The post-genomic era promises to pave the way to a personalized understanding of disease processes, with technological and analytical advances helping to solve some of the world's health challenges. Despite extraordinary progress in our understanding of cancer pathogenesis, the disease remains one of the world's major medical problems. New therapies and diagnostic procedures to guide their clinical application are urgently required. OncoTrack, a consortium between industry and academia, supported by the Innovative Medicines Initiative, signifies a new era in personalized medicine, which synthesizes current technological advances in omics techniques, systems biology approaches, and mathematical modeling. A truly personalized molecular imprint of the tumor micro-environment and subsequent diagnostic and therapeutic insight is gained, with the ultimate goal of matching the "right" patient to the "right" drug and identifying predictive biomarkers for clinical application. This comprehensive mapping of the colon cancer molecular landscape in tandem with crucial, clinical functional annotation for systems biology analysis provides unprecedented insight and predictive power for colon cancer management. Overall, we show that major biotechnological developments in tandem with changes in clinical thinking have laid the foundations for the OncoTrack approach and the future clinical application of a truly personalized approach to colon cancer theranostics.

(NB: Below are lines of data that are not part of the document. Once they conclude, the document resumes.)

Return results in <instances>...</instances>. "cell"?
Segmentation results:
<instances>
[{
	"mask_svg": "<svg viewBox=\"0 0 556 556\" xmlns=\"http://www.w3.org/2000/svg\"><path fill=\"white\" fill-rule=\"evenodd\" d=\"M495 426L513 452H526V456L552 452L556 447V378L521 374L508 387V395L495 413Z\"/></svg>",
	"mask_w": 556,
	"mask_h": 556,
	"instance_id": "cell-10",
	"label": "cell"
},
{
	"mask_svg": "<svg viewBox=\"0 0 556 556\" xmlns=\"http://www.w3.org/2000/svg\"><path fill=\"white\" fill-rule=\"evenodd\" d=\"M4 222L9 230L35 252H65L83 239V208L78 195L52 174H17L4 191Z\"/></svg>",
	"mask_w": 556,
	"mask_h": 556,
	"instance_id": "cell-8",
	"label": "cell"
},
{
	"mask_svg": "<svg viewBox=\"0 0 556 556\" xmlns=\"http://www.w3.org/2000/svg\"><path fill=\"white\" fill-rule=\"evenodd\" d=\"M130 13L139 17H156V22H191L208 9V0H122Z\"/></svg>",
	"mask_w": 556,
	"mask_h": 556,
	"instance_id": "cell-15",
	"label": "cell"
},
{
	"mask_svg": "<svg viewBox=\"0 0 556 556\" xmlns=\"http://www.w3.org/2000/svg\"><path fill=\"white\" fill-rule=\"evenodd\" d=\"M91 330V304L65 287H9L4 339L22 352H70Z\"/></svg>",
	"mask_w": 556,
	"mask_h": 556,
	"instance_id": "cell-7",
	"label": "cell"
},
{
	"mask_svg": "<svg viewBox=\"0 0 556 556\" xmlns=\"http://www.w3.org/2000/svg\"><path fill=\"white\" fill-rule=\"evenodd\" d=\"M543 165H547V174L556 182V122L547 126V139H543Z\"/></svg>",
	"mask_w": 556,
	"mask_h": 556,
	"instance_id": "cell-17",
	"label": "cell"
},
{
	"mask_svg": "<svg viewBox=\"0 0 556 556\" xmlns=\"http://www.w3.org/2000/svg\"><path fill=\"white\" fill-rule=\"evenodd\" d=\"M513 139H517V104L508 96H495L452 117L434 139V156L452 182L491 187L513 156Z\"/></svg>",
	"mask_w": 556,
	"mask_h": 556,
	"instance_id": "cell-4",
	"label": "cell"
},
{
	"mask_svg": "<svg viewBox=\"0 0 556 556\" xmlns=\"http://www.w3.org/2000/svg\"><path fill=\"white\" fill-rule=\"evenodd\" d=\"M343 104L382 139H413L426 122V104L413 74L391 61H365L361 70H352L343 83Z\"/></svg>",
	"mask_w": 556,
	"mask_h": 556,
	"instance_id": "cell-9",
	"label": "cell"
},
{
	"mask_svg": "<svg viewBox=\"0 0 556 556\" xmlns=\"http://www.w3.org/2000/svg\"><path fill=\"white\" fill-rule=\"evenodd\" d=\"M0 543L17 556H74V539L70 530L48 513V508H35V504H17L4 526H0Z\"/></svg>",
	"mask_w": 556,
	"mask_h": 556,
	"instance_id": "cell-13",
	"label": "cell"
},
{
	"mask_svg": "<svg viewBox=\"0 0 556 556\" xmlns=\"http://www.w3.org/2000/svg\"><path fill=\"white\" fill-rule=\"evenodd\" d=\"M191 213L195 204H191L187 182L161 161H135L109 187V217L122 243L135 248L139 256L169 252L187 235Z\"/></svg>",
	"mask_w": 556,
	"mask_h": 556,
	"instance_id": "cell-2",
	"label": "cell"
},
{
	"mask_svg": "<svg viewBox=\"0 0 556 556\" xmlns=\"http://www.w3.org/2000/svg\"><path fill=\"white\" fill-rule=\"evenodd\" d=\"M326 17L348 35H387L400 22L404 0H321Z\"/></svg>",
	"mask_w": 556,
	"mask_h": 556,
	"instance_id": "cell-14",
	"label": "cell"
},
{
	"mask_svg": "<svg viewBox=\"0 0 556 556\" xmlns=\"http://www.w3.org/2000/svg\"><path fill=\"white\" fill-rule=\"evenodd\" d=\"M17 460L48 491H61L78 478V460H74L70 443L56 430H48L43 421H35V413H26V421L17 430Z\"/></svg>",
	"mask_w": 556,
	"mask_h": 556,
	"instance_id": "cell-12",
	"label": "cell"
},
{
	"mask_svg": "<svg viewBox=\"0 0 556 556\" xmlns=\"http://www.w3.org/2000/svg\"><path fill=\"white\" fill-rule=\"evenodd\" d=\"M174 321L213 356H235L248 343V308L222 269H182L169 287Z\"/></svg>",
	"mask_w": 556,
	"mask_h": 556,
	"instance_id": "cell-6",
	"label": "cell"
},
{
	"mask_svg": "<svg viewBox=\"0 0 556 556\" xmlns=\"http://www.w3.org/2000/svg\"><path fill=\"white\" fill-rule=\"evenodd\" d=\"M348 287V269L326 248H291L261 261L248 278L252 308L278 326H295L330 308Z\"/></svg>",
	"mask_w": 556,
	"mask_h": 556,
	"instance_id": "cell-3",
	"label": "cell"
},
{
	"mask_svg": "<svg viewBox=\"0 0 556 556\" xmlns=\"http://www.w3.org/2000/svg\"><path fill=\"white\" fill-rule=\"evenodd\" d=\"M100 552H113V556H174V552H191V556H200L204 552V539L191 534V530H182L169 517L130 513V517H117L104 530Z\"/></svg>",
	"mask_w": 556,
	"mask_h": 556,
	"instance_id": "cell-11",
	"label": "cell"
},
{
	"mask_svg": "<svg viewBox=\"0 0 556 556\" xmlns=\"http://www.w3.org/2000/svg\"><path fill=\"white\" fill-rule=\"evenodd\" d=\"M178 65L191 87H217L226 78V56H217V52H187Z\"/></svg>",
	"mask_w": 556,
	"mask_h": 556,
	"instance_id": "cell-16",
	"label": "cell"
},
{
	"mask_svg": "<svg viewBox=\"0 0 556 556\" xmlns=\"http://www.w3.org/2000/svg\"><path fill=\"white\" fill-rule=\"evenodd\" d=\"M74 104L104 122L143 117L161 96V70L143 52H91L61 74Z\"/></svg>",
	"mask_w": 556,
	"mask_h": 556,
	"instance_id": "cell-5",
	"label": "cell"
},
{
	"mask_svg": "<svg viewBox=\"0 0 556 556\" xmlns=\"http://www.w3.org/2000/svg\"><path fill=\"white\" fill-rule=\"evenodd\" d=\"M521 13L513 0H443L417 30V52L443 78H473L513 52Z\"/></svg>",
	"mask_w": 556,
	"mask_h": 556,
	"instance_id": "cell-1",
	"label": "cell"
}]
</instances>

Keywords: Biomarkers; Colon cancer; Next-generation sequencing; Personalized medicine; Tumor heterogeneity.

Figure 1

OncoTrack – shifting the theranostic paradigm. In the course of the OncoTrack program, a comprehensive and systematic molecular interrogation of the primary tumor, metastases and paired healthy tissue, comprising whole genome, exome, transcriptome, methylome, and global proteomes of colon cancer patients is carried out. In tandem, serum and plasma is collected to aid biomarker detection to support prediction of clinical outcomes. To gain insight into the response of individual tumors to drugs, 3D cell cultures of tumors and mouse xenograft models are used, supported by corresponding omics analysis (transcriptomes, proteomes, and ideally, exomes and methylomes are analyzed before and during treatments), to facilitate prediction of patient response and development of drug resistance. Resultant data from individual tumors and patients is used to seed the ModCell™ integrative systems biology predictive platform [84, 85] to focus therapeutic strategies and identify biomarkers for stratification and management of patients. In turn, computer model predictions and experimental models are used to predict tumor responders and non-responders and ultimately identify biomarkers to direct therapeutic strategy.

Figure 2

PyBioS and ModCell™. PyBioS (pybios.molgen.mpg.de) and ModCell™ represent an integrative systems biology predictive platform that uses a global network model to predict individual outcomes following virtual treatment. Analysis of patient-derived omics and experimental data from individual tumors is integrated with existing information regarding the consequences of cancer related mutations on a molecular pathway level and their functional effects on the cellular and organism level. Based on a Monte Carlo type strategy, the model samples parameter vectors from a random distribution with statistical significance testing [84, 85]. In this way, information on cellular processes, such as cellular signaling pathways and drug interactions can be integrated, and the model can be applied to investigate the qualitative and quantitative behavior of the underlying biological system given specific perturbations, such as targeted drugs or mutations. The model can predict changes in key components (e.g. expression of specific genes, alteration in abundance of specific growth factors in autocrine loops, and inactivation of tumor suppressors) under different conditions (stimulation with growth factors, mutations, different drugs, and drug combinations at different concentrations), to provide patient-specific predictions and biomarker identification.